I have been engaged in swing trading for seven or eight years and have studied the characteristics of this type of trading quite thoroughly. I am happy to share them with you, using the initial case as an example for explanation.

(Remark: No matter what type of trading you engage in, it is essential to study it thoroughly. Knowing both yourself and the market is the key to success in every battle.)Feature 1: Swing trading aims to capture a segment of profit within the market trend and actively takes profits.

Swing trading mostly adopts a fixed profit-to-loss ratio trading model. In this case, the trading profit-to-loss ratio is fixed at 2:1, with all profitable order amounts around 200, and all losing order amounts around 100.

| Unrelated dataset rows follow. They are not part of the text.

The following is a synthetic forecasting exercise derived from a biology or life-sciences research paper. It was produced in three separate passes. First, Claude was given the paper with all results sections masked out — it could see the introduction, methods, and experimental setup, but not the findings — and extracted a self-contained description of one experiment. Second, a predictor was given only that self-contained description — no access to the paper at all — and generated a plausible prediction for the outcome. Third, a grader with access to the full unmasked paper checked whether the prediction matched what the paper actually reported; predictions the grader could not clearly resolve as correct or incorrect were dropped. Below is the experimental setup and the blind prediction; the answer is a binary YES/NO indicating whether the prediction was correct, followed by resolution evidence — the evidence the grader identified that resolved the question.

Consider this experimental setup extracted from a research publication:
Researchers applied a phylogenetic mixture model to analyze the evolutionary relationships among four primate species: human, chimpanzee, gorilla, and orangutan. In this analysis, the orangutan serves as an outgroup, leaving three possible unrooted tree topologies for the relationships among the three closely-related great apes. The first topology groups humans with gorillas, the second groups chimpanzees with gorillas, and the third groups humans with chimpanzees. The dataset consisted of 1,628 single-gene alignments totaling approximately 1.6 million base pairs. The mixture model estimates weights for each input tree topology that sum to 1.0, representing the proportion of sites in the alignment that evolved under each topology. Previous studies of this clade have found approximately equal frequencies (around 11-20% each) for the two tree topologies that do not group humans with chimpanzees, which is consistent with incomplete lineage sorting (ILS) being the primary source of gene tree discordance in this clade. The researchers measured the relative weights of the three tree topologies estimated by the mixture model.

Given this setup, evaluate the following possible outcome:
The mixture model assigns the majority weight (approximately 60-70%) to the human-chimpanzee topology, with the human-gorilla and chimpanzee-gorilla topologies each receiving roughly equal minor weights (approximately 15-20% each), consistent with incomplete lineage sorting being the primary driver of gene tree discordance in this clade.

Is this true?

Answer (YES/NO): YES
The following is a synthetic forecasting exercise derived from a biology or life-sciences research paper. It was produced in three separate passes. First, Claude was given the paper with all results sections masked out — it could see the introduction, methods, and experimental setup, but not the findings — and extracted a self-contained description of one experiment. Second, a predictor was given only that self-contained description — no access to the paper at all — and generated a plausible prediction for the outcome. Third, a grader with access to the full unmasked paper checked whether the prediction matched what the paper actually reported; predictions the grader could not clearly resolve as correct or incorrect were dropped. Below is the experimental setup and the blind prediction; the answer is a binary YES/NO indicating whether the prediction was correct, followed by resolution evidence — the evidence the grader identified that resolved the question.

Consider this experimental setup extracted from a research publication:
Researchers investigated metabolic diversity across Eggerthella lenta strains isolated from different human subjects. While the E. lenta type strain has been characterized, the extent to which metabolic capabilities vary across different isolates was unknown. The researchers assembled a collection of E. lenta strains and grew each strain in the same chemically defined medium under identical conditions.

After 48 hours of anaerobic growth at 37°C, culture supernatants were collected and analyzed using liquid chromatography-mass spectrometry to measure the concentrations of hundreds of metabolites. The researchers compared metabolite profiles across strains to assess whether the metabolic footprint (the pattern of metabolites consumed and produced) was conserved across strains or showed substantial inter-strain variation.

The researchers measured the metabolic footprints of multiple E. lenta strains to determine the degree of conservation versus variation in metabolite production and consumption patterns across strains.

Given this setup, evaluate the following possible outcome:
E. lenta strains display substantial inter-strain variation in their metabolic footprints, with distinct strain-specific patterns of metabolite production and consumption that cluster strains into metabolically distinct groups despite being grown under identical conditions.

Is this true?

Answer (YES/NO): NO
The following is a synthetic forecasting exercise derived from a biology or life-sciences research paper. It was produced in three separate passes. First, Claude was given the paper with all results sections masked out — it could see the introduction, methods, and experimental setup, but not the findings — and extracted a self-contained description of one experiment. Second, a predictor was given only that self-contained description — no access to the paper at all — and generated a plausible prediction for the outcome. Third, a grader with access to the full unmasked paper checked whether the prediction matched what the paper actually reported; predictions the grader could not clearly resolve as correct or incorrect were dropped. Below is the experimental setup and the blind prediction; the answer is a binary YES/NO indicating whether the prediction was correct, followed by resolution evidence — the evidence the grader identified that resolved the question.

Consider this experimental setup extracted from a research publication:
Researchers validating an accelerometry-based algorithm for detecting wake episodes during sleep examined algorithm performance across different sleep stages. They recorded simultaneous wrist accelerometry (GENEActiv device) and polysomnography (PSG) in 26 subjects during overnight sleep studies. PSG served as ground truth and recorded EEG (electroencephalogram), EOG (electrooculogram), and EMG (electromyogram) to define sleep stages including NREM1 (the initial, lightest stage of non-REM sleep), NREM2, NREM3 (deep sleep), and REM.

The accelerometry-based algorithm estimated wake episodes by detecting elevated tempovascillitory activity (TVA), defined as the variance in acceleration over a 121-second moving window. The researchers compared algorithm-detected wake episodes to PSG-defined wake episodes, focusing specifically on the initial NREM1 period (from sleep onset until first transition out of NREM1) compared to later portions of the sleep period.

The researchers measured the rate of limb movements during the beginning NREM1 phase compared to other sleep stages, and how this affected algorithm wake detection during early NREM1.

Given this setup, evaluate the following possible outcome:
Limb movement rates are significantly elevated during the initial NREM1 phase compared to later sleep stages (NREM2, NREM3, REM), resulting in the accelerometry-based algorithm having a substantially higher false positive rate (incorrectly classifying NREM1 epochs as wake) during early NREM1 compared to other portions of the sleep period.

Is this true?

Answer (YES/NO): YES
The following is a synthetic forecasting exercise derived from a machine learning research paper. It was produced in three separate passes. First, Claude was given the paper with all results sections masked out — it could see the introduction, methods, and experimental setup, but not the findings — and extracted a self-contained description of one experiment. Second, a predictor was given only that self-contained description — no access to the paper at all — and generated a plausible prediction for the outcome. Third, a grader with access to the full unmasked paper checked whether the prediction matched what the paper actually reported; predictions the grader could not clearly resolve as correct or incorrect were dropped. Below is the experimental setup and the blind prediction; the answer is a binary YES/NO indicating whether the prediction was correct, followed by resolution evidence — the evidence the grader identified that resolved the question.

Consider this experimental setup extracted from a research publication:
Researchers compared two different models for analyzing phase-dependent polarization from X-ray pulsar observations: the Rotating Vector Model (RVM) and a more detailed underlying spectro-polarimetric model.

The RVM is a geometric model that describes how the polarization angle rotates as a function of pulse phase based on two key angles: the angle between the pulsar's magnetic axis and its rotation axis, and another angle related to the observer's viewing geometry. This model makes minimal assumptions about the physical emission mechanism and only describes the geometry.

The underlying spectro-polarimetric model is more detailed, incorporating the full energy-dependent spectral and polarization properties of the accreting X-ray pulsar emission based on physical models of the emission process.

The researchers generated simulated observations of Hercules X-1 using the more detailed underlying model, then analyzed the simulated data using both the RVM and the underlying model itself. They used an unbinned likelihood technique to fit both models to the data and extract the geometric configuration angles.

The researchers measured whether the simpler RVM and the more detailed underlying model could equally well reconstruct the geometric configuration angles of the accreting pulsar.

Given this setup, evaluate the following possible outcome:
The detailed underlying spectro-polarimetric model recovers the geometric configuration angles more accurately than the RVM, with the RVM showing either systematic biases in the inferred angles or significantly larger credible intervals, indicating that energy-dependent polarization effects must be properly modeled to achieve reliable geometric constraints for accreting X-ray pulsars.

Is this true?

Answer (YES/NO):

For the EUR/USD hourly swing, during significant market movements, profits can be around 100 pips, and during smaller market movements, profits can range from 30 to 40 pips.

Once an order is closed, the process restarts, waiting for the next trading signal to appear.

Feature 2: Typically uses a fixed stop-loss amount for money management rules.

The money management rule demonstrated in the chart uses a fixed single stop-loss of 1% as the standard.

The initial capital is 10,000 units of currency, and the amount for a single stop-loss is 100 units. The position size for opening a trade is calculated based on the stop-loss space. The calculation formula is: Stop-loss amount / Stop-loss space = Position size.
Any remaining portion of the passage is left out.